To avoid further destruction and loss, Rani Chennamma negotiated with British Commissioner Mr. Chaplin and the Governor of Bombay, under whose regime Kittur fell.Since the British promised the termination of the war, the hostages were released. However, the British forces continued to attack with more force. Humiliated by first defeat, the British fought with much larger forces this time. She and her lieutenant Sangolli Rayanna and Gurusiddappa. fought bravely. During this second round of war, the Sub-collector of Sholapur, Mr. Munrow, nephew of Sir Thomas Munro, was also killed. For 12 days, Chennamma and her soldiers relentlessly defended their fort, but yet again, Chennamma was made a prey to deceit. Two soldiers of her own army, Mallappa Shetty and Venkata Rao betrayed Chennamma by mixing mud and cow dung with the gunpowder used for the canons.
The Rani was defeated (1824 CE). She was taken a prisoner and kept in the fort of Bailhongal for life, where she spent her time reading holy books. With time her health began to deteriorate and she finally breathed her last on February 21st, 1829. Her struggle inspired her lieutenant who continued to fight against the British on her behalf. He too was subsequently caught and hanged by the British.

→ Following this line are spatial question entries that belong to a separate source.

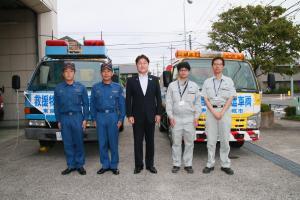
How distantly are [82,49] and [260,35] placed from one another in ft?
29.8

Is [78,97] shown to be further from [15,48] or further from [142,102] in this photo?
[15,48]

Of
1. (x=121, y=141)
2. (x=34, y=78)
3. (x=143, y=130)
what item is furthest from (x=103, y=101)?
(x=121, y=141)

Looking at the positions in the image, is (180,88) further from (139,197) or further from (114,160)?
(139,197)

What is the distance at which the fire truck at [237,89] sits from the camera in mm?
6746

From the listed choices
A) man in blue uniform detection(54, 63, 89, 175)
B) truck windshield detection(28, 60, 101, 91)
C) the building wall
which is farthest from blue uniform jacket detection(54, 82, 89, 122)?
the building wall

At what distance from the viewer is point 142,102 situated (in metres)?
5.71

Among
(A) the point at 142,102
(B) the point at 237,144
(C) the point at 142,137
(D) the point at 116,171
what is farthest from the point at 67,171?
(B) the point at 237,144

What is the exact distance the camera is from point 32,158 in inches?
290

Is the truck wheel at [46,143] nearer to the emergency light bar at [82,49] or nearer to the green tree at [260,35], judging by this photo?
the emergency light bar at [82,49]

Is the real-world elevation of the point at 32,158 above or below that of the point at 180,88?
below

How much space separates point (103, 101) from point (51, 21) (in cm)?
871

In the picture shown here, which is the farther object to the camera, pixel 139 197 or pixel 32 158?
pixel 32 158

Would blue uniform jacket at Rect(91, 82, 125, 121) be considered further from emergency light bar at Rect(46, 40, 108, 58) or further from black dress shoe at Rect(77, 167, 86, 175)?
emergency light bar at Rect(46, 40, 108, 58)

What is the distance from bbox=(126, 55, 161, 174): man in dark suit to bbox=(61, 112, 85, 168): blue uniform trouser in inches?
35.3
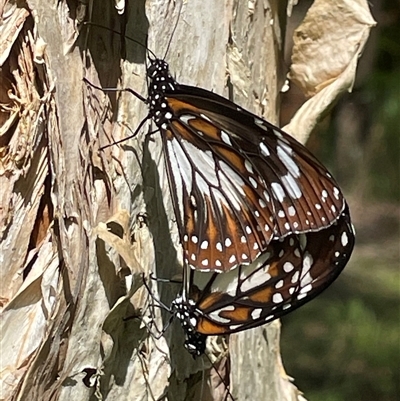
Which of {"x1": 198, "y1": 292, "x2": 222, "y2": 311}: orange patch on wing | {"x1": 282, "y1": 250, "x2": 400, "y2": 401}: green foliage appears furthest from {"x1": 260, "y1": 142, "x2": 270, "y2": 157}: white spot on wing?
{"x1": 282, "y1": 250, "x2": 400, "y2": 401}: green foliage

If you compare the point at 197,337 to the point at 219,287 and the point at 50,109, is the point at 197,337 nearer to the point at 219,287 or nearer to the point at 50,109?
the point at 219,287

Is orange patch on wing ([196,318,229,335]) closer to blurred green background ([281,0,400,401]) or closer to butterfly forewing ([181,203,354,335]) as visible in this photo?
butterfly forewing ([181,203,354,335])

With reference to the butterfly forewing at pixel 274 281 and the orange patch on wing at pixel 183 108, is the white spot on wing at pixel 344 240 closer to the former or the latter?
the butterfly forewing at pixel 274 281

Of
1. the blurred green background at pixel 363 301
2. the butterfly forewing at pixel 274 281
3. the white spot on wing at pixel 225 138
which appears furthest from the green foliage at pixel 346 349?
the white spot on wing at pixel 225 138

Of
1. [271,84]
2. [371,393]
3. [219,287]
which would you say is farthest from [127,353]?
[371,393]

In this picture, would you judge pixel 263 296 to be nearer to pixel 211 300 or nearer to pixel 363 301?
pixel 211 300

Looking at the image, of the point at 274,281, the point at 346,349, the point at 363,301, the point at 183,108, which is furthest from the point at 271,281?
the point at 363,301
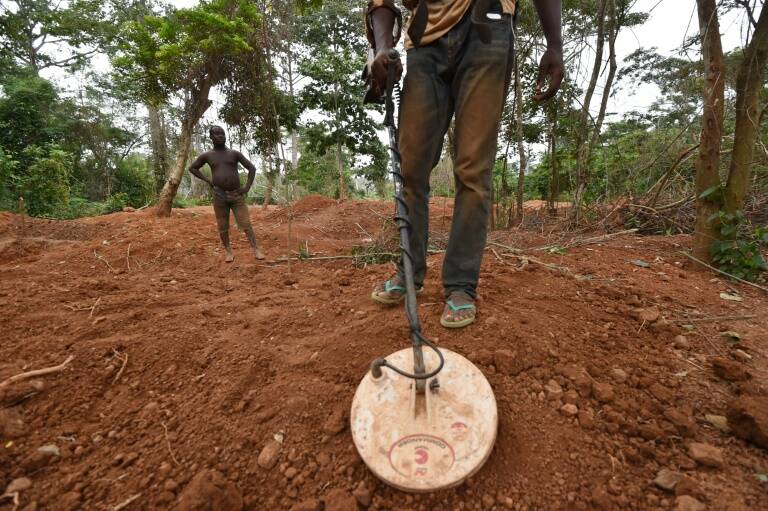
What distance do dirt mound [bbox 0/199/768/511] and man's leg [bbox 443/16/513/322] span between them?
192 millimetres

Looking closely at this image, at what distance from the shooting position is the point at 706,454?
2.99 ft

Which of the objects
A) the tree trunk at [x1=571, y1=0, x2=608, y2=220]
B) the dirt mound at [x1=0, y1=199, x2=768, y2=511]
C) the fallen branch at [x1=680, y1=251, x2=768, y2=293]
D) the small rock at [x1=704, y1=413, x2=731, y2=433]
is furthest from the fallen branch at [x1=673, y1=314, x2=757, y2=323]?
the tree trunk at [x1=571, y1=0, x2=608, y2=220]

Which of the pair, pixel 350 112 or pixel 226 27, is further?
pixel 350 112

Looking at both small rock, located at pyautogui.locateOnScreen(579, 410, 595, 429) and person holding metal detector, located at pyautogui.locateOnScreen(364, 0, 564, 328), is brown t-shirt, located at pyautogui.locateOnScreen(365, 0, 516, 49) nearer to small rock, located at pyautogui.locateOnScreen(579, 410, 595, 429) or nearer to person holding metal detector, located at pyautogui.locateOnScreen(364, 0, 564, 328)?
person holding metal detector, located at pyautogui.locateOnScreen(364, 0, 564, 328)

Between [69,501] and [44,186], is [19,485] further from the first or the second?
[44,186]

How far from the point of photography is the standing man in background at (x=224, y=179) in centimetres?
438

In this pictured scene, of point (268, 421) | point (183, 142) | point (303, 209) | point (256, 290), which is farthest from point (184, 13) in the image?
point (268, 421)

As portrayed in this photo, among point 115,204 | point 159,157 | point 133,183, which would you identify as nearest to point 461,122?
point 115,204

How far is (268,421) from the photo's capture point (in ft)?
3.76

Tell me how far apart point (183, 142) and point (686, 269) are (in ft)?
30.6

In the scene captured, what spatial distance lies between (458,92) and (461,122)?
0.13 metres

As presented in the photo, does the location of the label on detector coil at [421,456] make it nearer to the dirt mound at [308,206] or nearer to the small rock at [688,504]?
the small rock at [688,504]

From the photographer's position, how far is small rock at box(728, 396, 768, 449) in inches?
36.2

Every year, Kittur celebrates the Kittur Utsava from the 22nd to the 24th of October in Rani Chennamma’s name. As a mark of respect to the queen, erstwhile President Pratibha Patil unveiled a statue of her in front of the Indian Parliament Complex on September 11th, 2007. Two other statues were also installed in Bangalore and Kittur. A daily train between Bangalore and Kolhapur was named after the Rani as the Rani Chennamma Express. Her life was also captured on film in the form of a historical-drama film by B. R. Panthulu. The film is named Kitturu Chennamma.
Along with Onake Obavva, Abbakka Rani and Keladi Chennamma, she is much revered in Karnataka as an icon of bravery. On the martyrdom day of Rani Chennamma, we pay our obeisances to this great warrior. May her inspiration light the fire of bravery and courage in all of us and keep us motivated for the years to come.